Under the new House rules, legislation that meets a threshold impact test that is equal to or greater than 0.25 percent of the projected GDP for that year must be scored using “macroeconomic scoring.” In addition, the chair of the House Budget Committee can require such scoring for any direct spending legislation that he designates as “major legislation” — see Rule XIII clause 8(d)(1)(B). However, the explanation on the House Budget Committee website makes clear that the rule will have a limit applicability:
Q. Why doesn’t this rule apply to appropriations bills?
A. This rule builds on section 402 of the Congressional Budget Act, which requires formal cost estimates for legislation. This longstanding provision of the Budget Act has never applied to appropriations bills. In addition, since the rule applies to legislation making large increases or decreases in budgetary effects, it would be unusual for an appropriations bill to meet the threshold because it would have to make such a large change in annual funding levels.
Q. Why does this rule exclude proposals like infrastructure and education funding that could benefit the economy?

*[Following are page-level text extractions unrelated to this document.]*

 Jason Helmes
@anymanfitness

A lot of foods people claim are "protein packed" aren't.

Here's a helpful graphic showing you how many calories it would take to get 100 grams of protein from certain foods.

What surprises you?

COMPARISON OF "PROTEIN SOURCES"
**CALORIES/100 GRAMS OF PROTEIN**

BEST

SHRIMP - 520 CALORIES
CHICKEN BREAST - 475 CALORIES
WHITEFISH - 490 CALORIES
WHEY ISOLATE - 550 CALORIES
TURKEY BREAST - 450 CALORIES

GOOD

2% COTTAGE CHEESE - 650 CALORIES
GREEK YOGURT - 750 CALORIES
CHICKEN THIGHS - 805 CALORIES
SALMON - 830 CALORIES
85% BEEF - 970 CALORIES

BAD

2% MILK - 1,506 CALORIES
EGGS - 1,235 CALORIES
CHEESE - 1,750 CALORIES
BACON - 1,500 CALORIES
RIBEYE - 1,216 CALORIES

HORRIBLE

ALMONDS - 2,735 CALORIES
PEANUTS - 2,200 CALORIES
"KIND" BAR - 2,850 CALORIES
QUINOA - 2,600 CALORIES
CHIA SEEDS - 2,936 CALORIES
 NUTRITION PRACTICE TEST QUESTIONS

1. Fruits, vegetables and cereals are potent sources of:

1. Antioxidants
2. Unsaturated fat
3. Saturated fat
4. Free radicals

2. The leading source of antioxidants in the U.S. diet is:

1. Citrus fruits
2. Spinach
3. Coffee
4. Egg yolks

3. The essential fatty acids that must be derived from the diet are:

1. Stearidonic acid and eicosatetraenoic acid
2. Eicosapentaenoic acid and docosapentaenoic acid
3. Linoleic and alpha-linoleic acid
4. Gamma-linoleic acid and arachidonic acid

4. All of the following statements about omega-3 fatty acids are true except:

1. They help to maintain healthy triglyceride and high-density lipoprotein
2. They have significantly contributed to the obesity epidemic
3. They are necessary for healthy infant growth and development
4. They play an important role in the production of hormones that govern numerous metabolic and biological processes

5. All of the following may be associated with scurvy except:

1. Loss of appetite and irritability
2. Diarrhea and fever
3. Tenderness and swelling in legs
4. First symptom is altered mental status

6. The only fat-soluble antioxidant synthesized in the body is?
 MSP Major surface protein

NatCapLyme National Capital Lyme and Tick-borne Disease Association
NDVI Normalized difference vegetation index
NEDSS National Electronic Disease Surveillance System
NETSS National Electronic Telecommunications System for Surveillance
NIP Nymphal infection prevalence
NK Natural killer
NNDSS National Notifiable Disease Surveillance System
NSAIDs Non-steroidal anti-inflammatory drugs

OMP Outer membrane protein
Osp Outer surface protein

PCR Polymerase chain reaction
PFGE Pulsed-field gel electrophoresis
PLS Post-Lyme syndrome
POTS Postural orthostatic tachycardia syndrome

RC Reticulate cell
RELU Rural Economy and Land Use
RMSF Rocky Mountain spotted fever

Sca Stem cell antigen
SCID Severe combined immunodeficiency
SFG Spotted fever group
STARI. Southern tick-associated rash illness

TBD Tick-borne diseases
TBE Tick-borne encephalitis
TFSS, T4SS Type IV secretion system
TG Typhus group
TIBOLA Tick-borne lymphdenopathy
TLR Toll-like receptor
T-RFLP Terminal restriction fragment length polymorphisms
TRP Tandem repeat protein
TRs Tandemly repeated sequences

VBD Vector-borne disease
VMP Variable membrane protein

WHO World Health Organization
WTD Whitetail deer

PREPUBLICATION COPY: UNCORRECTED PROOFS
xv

A. The legislation applies to mandatory spending and revenue legislation. Pell grants and student loans are mandatory funding and would be covered by the rule if the legislation had a budgetary effect greater than 0.25 percent of the economy. The rule modifies existing requirements for formal cost estimates for reported legislation. The Congressional Budget Act does not require CBO to produce a formal written cost estimate for appropriations bills. As a result, the rule does not apply to appropriations bills. And even if it did, it almost certainly would not be triggered, since appropriations bills provide funding only one year at a time, and the change in spending caused by an appropriations bill is unlikely to reach 0.25 percent of the economy.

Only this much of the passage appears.